Fixtures

event_loop_policy

Returns the event loop policy used to create asyncio event loops. The default return value is asyncio.get_event_loop_policy().

This fixture can be overridden when a different event loop policy should be used.

import asyncio
import warnings

with warnings.catch_warnings():
    warnings.simplefilter("ignore", DeprecationWarning)
    from asyncio import DefaultEventLoopPolicy

import pytest


class CustomEventLoopPolicy(DefaultEventLoopPolicy):
    pass


@pytest.fixture(scope="module")
def event_loop_policy(request):
    return CustomEventLoopPolicy()


@pytest.mark.asyncio(loop_scope="module")
@pytest.mark.filterwarnings("ignore::DeprecationWarning")
async def test_uses_custom_event_loop_policy():
    assert isinstance(asyncio.get_event_loop_policy(), CustomEventLoopPolicy)

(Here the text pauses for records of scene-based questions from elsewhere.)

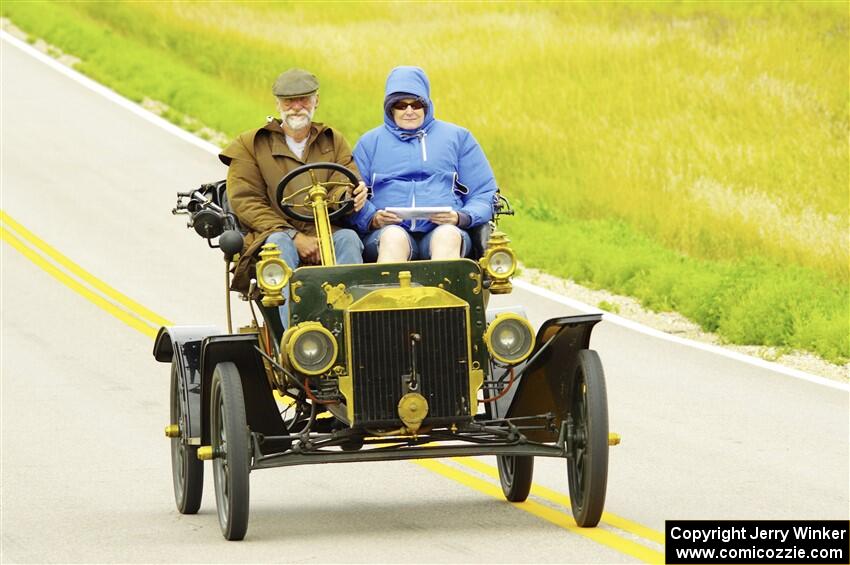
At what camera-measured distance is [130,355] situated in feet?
51.1

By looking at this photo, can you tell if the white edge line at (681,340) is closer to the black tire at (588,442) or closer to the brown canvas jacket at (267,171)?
the brown canvas jacket at (267,171)

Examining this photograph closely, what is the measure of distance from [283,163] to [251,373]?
139 cm

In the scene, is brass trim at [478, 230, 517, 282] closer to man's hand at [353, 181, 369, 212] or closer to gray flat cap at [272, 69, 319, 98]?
man's hand at [353, 181, 369, 212]

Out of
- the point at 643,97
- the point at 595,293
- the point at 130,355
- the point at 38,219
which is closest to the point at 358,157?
the point at 130,355

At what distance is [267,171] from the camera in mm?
9836

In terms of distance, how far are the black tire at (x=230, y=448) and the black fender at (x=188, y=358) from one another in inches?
23.6

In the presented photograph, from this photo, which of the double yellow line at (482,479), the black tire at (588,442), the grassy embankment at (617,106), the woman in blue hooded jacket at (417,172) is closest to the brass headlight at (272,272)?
the woman in blue hooded jacket at (417,172)

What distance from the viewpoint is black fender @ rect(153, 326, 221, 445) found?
965cm

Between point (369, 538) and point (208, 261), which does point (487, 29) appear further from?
point (369, 538)

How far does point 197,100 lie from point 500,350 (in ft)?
61.5

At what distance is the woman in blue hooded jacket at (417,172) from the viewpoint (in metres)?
9.66

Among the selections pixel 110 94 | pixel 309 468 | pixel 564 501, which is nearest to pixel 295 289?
pixel 564 501

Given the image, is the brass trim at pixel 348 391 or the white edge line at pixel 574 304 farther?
the white edge line at pixel 574 304

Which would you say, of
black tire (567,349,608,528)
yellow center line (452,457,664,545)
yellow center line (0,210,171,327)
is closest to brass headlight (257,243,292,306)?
black tire (567,349,608,528)
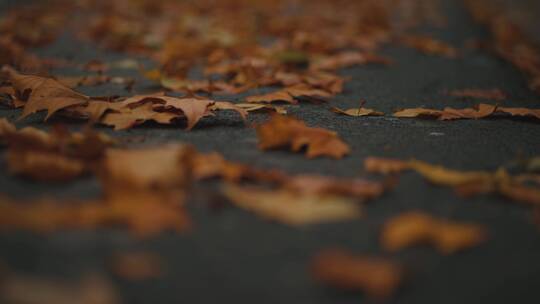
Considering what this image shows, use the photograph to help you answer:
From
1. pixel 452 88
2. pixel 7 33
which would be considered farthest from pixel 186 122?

Multiple policies can be provided via fixture parameters. The fixture is automatically applied to all pytest-asyncio tests. Therefore, all tests managed by pytest-asyncio are run once for each fixture parameter. The following example runs the test with different event loop policies.

import asyncio
import warnings

with warnings.catch_warnings():
    warnings.simplefilter("ignore", DeprecationWarning)
    from asyncio import DefaultEventLoopPolicy

import pytest


class CustomEventLoopPolicy(DefaultEventLoopPolicy):
    pass


@pytest.fixture(
    params=(
        DefaultEventLoopPolicy(),
        CustomEventLoopPolicy(),
    ),
)
def event_loop_policy(request):
    return request.param


@pytest.mark.asyncio
@pytest.mark.filterwarnings("ignore::DeprecationWarning")
async def test_uses_custom_event_loop_policy():
    assert isinstance(asyncio.get_event_loop_policy(), DefaultEventLoopPolicy)

unused_tcp_port

Finds and yields a single unused TCP port on the localhost interface. Useful for binding temporary test servers.

unused_tcp_port_factory

A callable which returns a different unused TCP port each invocation. Useful when several unused TCP ports are required in a test.

def a_test(unused_tcp_port_factory):
    _port1, _port2 = unused_tcp_port_factory(), unused_tcp_port_factory()

unused_udp_port and unused_udp_port_factory

Works just like their TCP counterparts but returns unused UDP ports.